Burada doğdum, burada büyüdüm. Ömrüm burada geçti. Ama yana yana geçti. Ev yandıktan sonra yanına gelince içim parçalandı. Evin yanıyor ama müdahale edemiyorsun. Nasıl bir şeydir, kimse bilemez. Çadır kurduk, şimdi sadece bekliyoruz. Her yerden bir sürü erzak geliyor. Allah razı olsun. Ama evi olmayanın neyi olur? Evim olmadıktan sonra nasıl mutlu olayım. 5-6 saat evin yanışını izlemek kahretti. Hâlâ dumanı devam ediyor. Eşyalarımız, anılarımız, çocukluğumuz hepsi kül oldu. Üç gündür düşündükçe ağlıyoruz. Duman görsek korkmaya başlıyoruz.”

‘GELİNLİĞİMİ KURTARDIN MI?’ 

Aynı apartmanda yaşayan Selahattin Korkmaz ise evin yanmasına değil, kızının gelinliğine yanıyor. Korkmaz, “Evimin yanmasını geçtim. Anne,babamın, kızımın fotoğrafları gitti. Kızım İzmir’de yaşıyor.

Yangından sonra ilk aradığında ‘Baba gelinliğimi kurtardınız mı?’ diye sordu. Kurtaramadım. Evin yanmasını düşünmüyorum. Tekrar para bulur yaptırırsın ama içinde anılar var. Her şeyin anısı var. 60 yaşına kadar cıvata gibi getirip getirip bir kenara koyduk.

Hepsi neredeyse beş dakikada kül oldu. Güldüğüme bakma, içimiz yanıyor. İçeride 12 bin dolar ve 12 bin Euro paramız yandı. Zarar çok. Ama beş kardeşimizin birinin öldüğünü düşünün. Birimiz ölse evi mi düşüneceğiz, onu mu. Önce can. Buradan bir tane de cenaze çıkabilirdi. Ama şükür ki öyle bir yangından canımız sağ çıktık” dedi.

*Görevin amacı:*
Yangınla ilgili alıntıya göre aşağıdaki soruları yanıtlayın:
1. Alıntıda ilk konuşan kişi, evin yanışını kaç saat izlediğini söylüyor?
2. Selahattin Korkmaz'ın kızı hangi şehirde yaşıyor?
3. Korkmaz'a göre evin içinde ne kadar para yandı?
Yalnızca alıntıdaki bilgilere dayanın.

*Verilen bilgiler:*
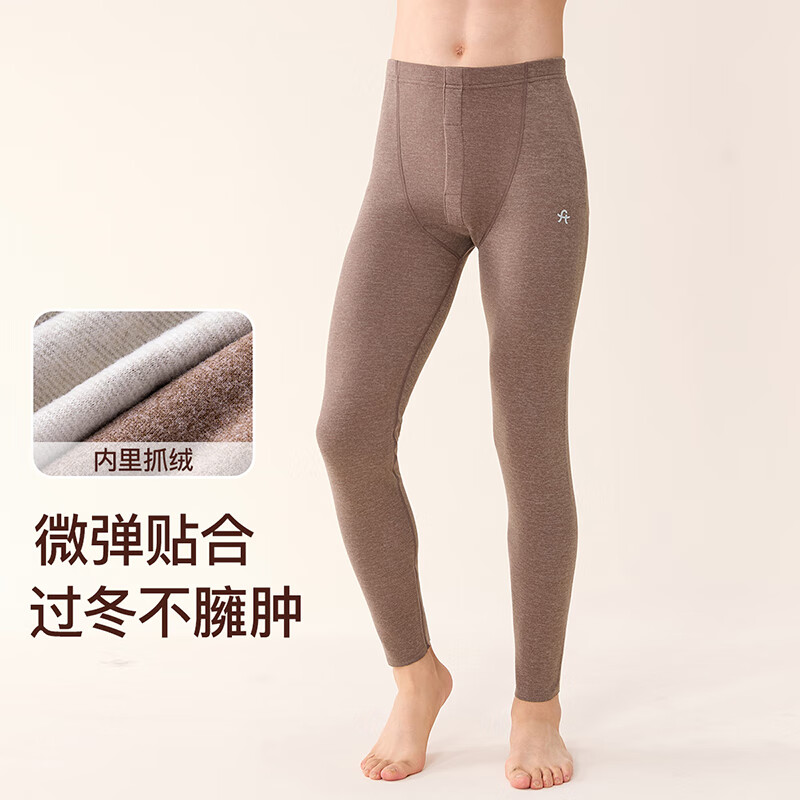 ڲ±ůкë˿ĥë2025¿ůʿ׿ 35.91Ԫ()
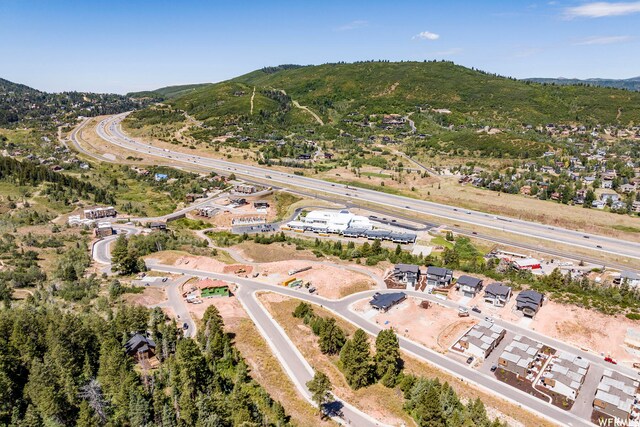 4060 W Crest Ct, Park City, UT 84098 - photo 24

==

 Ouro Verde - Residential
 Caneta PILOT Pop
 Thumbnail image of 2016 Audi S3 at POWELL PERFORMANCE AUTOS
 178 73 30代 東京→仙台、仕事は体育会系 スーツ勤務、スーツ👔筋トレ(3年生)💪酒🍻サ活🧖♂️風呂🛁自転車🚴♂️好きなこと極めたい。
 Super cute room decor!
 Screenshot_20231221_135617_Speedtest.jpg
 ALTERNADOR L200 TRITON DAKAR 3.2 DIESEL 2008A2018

--

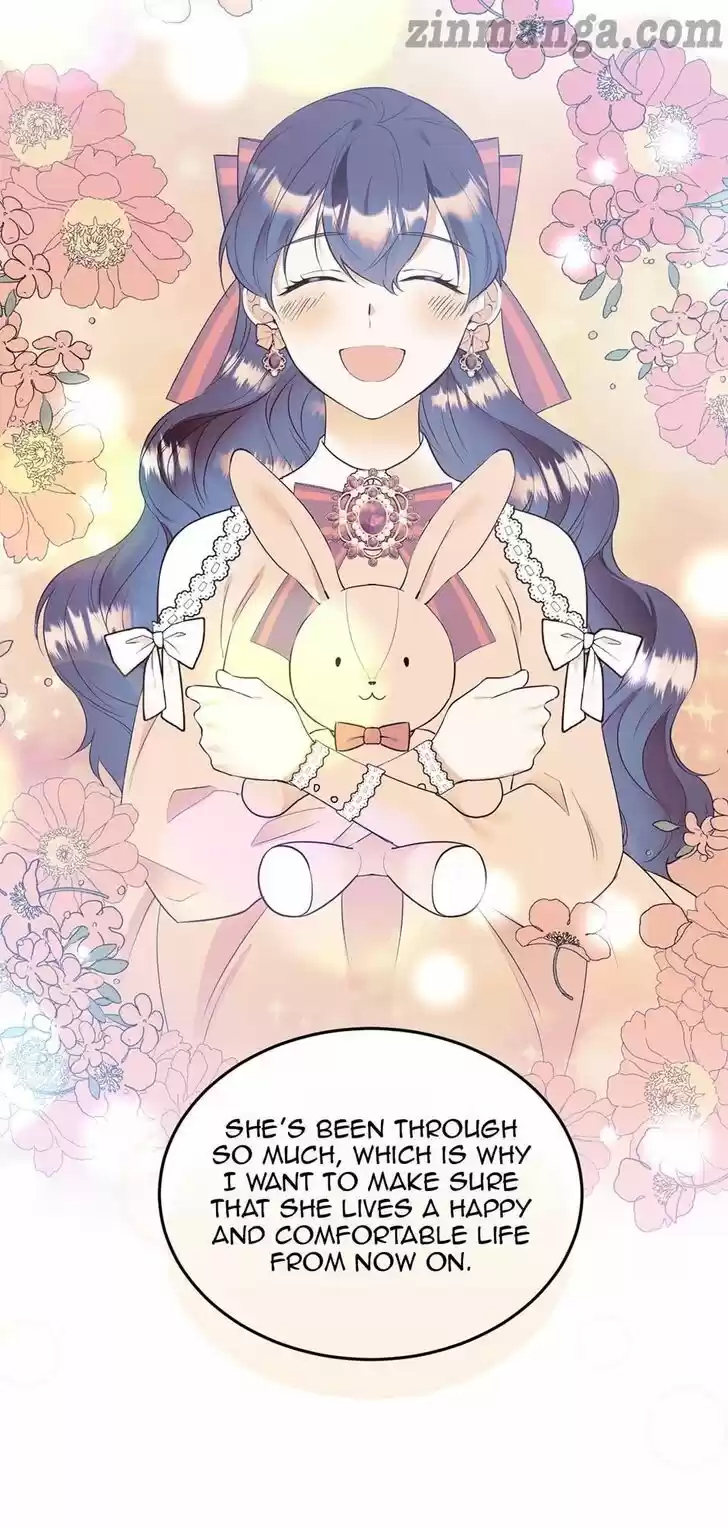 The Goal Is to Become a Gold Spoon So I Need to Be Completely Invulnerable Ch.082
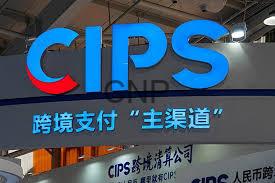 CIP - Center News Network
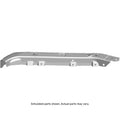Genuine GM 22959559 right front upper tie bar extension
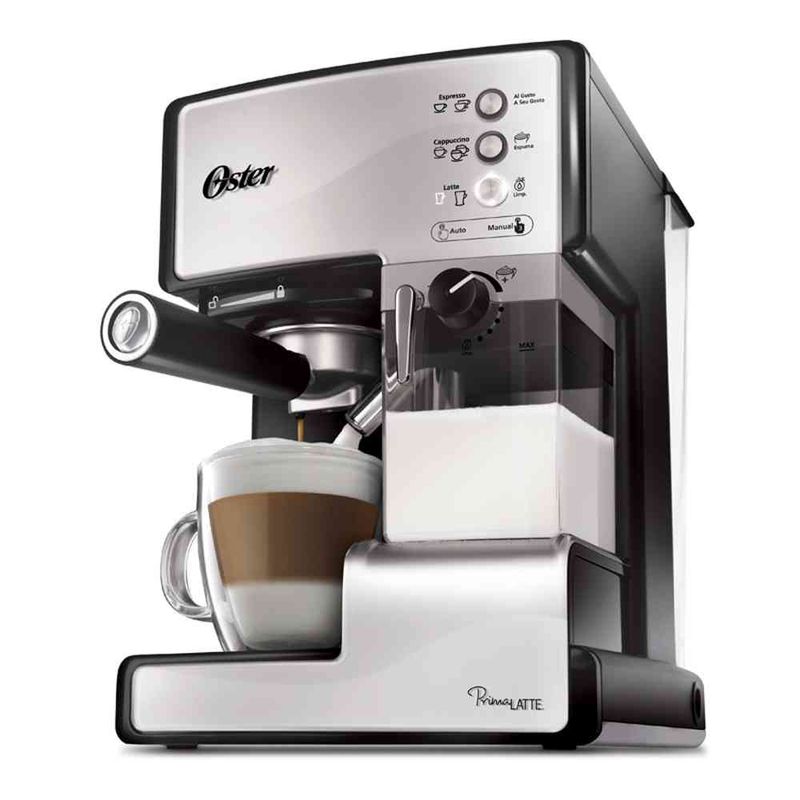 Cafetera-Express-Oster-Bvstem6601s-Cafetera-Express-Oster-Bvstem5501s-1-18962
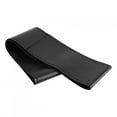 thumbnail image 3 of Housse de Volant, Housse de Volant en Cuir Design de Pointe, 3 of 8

*Cevap alanı:*
1. 5-6 saat.
2. İzmir'de.
3. 12 bin dolar ve 12 bin Euro.